John and I are so excited about this future that we are currently working a book on the topic of Time Off.


We hope to encourage more people to re-discover this ancient art that seems to have been largely forgotten, and give very practical tips for how to cultivate and use high quality leisure, as well as share incredible stories from both history and present times about amazing people who have harnessed the power of time off.

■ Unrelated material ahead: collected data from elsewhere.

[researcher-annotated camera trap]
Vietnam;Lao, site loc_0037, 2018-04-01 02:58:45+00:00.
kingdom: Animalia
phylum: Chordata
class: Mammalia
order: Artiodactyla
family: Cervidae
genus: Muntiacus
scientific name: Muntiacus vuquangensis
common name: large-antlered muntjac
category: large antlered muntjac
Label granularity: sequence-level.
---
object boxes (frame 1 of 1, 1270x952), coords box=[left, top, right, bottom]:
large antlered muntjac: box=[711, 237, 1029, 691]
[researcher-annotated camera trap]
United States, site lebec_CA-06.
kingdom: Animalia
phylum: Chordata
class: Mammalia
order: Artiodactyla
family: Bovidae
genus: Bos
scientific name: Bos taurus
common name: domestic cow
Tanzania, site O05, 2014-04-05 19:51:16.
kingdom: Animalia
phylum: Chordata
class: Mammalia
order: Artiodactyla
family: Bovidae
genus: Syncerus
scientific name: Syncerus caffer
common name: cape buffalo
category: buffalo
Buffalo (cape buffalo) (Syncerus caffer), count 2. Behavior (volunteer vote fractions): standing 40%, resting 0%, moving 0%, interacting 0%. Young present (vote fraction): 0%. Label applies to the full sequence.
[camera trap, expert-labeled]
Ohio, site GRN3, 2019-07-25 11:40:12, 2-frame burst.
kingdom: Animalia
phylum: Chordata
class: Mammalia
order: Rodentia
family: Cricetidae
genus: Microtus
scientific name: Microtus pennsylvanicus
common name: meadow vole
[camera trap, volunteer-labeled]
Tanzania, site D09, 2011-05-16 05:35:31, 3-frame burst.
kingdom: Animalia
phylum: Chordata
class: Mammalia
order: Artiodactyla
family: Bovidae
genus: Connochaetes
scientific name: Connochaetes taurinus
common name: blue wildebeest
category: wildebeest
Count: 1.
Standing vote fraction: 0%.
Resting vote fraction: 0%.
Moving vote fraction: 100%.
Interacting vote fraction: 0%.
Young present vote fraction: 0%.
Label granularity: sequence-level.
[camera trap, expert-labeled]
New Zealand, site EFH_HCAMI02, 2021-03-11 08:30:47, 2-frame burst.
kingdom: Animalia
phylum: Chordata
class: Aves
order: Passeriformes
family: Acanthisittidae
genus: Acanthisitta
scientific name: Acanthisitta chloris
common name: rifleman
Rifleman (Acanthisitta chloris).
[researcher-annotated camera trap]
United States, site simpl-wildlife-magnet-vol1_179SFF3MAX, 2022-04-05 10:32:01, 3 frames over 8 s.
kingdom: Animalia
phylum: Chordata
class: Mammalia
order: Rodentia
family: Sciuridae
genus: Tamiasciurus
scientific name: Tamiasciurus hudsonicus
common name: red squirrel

We believe that already, companies and individuals that focus on placing empathy and creativity, and the practices and habits of leisure that support them, at the core of their corporate or personal philosophy will thrive.

And soon, it might be the only viable option.

Busywork is easy to automate, and no one, no matter how many hours they put in and how much of their life they sacrifice, is going to outwork AI on these tasks.

Creativity and empathy on the other hand will remain distinctly human for a long time to come.

Those who understand these skills as well as the new tools will embrace AI not as an obstacle or adversary, but as an enabling technology to take their humanity to the next level.

What will empower them to do so will be a healthy approach to the rhythm of work and leisure, and the deliberate practice of time off.

So we might as well start practicing now!


I hope that this long article got you excited about both AI art itself, as well as the wider implications that AI will have on allowing us to focus more on creativity in the future.

I also hope that I inspired you to take action yourself.

If you are an AI practitioner, hopefully you will play around with your own AI art, maybe starting by pushing your models towards and beyond their limits and see how they behave.

But whether you directly work with AI or not, I really hope that you will consider practicing more, and better, time off.

It’s not slacking off or being lazy. It’s one of the best investments you can make in yourself!

Let’s leave busywork to AI and become more human!